Por outro lado, os bilhões de dólares de dinheiro especulativo que fluem para os cofres do Kremlin estão bem encaminhados para redirecionar o complexo industrial militar do país. Mas o ganho da Rússia nesta crise não é apenas um aumento instantâneo nos preços do petróleo. Há uma dimensão geopolítica de longo prazo muito mais profunda na questão que redesenhará o mapa global, o estreito de Ormous, se transformando em uma armadilha mortal pouco confiável.
E as rotas alternativas, multiplicando os custos, podem estar funcionando a favor de Moscou em um sentido diferente, porque esta crise pode estar transformando repentinamente o projeto da Rota do Mar do Norte, no qual a Rússia investiu trilhões de rublos durante anos em uma das alternativas mais atraentes e obrigatórias do mundo. Este enorme corredor que conecta a Ásia e a Europa via Oceano Ártico está em uma linha de trânsito ininterrupta, totalmente independente das minas desonestas e drones suicidas do Oriente Médio. Esta situação pode não apenas render a Moscou enormes taxas de trânsito pelos caminhos que abre com quebra gelos nucleares.
Putin, ao aproveitar isso, poderia adquirir recursos financeiros muito diferentes e grandes para sua guerra na Ucrânia. É exatamente assim que o Kremlin poderia se beneficiar do fracasso da Europa em se alinhar com os Estados Unidos em uma ação comum em relação à resolução da crise do estreito de Ormus. Claro, há também a dimensão militar nisso.
Os russos tiveram a chance de testar até que ponto a capacidade militar americana pode ser estendida globalmente. O Kremlin, junto com Pekin, está constantemente monitorando todos os elementos navais e da força aérea e os movimentos das tropas de infantaria no Oriente Médio. Além disso, o fato de que uma parte significativa da dissuasão dos Estados Unidos no Pacífico e na Europa está obrigatoriamente localizada em um golfo estreito e perigoso, expande seriamente o espaço de manobra da Rússia em outras zonas de conflito.
Na verdade, esse dilema funciona a favor tanto de Moscou quanto de Pequim.
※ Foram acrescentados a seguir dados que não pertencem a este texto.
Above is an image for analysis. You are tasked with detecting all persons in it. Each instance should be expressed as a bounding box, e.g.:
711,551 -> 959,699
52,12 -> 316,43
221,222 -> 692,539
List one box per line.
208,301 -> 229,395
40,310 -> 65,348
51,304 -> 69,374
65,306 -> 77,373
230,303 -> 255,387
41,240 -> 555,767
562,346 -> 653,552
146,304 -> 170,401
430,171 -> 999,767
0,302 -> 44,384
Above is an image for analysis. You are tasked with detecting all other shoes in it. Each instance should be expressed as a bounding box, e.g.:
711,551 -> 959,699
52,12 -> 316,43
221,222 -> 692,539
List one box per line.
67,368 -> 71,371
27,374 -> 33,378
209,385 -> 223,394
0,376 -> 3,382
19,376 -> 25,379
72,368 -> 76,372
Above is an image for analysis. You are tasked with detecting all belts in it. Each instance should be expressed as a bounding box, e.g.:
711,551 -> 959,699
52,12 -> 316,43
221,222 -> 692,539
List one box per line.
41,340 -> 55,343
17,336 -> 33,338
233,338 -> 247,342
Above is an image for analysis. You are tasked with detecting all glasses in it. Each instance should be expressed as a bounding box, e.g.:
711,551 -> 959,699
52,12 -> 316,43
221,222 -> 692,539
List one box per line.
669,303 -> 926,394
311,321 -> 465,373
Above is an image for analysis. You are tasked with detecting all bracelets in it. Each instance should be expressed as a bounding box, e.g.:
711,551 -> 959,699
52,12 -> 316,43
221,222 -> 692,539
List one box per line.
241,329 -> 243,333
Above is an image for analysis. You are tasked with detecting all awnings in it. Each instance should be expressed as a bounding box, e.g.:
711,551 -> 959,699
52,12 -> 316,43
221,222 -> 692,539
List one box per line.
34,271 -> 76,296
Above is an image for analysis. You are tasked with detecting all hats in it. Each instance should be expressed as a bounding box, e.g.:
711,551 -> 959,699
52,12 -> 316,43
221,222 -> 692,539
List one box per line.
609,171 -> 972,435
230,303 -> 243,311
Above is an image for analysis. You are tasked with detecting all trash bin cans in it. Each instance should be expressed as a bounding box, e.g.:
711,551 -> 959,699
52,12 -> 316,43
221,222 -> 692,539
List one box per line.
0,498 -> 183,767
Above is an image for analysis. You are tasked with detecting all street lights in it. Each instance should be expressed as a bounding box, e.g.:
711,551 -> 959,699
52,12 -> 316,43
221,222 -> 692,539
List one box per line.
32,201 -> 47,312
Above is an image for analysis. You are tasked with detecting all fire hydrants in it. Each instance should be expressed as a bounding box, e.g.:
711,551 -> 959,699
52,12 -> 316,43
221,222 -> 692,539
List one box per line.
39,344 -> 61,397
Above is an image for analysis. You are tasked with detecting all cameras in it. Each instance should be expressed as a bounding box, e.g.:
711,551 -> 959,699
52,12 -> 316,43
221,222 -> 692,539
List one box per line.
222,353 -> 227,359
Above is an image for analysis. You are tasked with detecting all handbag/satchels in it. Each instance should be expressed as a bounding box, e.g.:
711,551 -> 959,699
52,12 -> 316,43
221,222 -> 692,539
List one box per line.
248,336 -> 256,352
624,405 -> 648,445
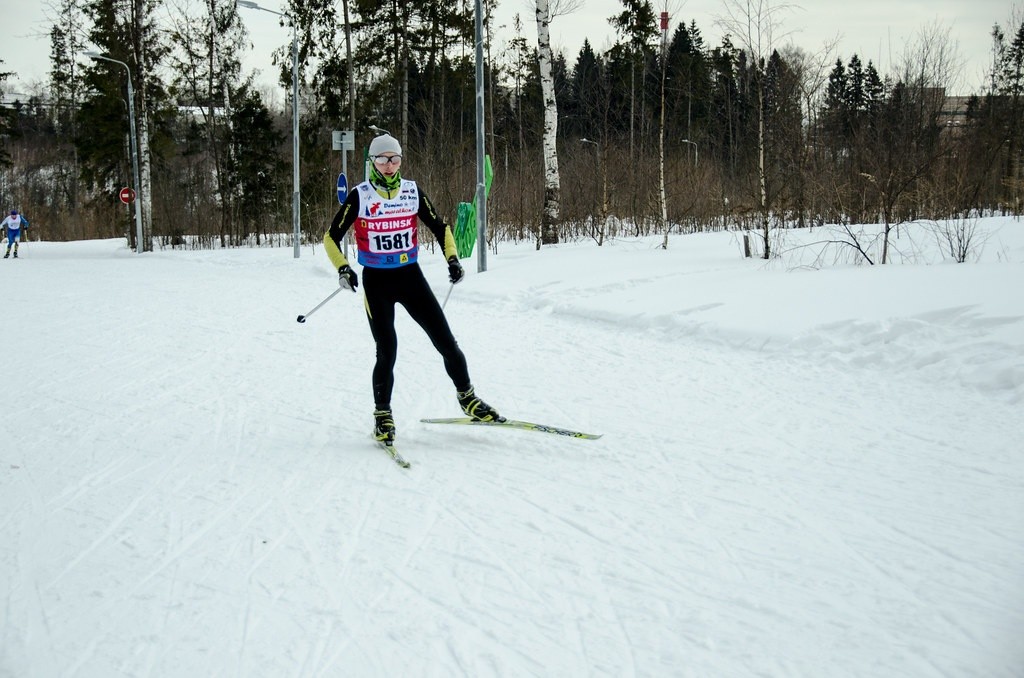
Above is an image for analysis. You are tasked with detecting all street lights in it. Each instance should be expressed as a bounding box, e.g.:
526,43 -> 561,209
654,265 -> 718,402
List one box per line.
579,138 -> 599,168
82,50 -> 144,253
236,0 -> 301,257
486,133 -> 509,189
682,139 -> 697,165
88,93 -> 132,247
369,125 -> 391,136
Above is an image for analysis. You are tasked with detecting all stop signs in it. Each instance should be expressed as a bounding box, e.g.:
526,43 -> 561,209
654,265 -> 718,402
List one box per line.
119,187 -> 136,204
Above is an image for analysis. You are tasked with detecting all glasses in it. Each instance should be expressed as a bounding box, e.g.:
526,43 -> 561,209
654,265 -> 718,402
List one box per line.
370,154 -> 402,165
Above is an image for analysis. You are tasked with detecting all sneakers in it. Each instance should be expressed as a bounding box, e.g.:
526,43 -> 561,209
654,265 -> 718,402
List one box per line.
373,408 -> 395,441
457,386 -> 499,421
Eles estão observando as capacidades militares dos Estados Unidos no Oriente Médio e em uma situação de confronto potencial, essas observações podem representar um enorme fator de risco. Olhando para este quadro todo de um ângulo amplo, revela-se que essa estratégia suicida que o Irã vê como sua própria luta pela existência e começou com a esperança de uma grande vitória assimétrica é, na verdade, parte de um jogo muito maior.
Enquanto Terã pensa que está desafiando os Estados Unidos e bloqueando o sistema global ao custo de cortar sua própria sobrevivência, na verdade está apenas assumindo o papel de um aparato que fortalece a posição de Moscou. Enquanto as minas que colocou em seu próprio mar arrastam o Irã para um colapso econômico irreversível no cenário internacional, os planos de Moscou e Pequimistem a este jogo mortal com grande frieza, estão operando de forma diferente. Portanto, o apoio que pode vir da União Europeia ou de diferentes geografias para esta operação crítica, que os Estados Unidos começaram para abrir Ormus é crucial em termos de mudar as dinâmicas na região e tornar as rotas marítimas confiáveis novamente.
Em resumo, parece essencial que um esforço internacional conjunto possa ser feito para que as ameaças no estreito de Ormus não fiquem apenas nas mãos do regime de Teeran e se transformem em uma carta na manga que Moscou e Pequim possam usar. Então, o que vocês acham sobre essa questão? Estamos aguardando seus comentários.
TGN apresentou. Obrigado por nos escolher. M.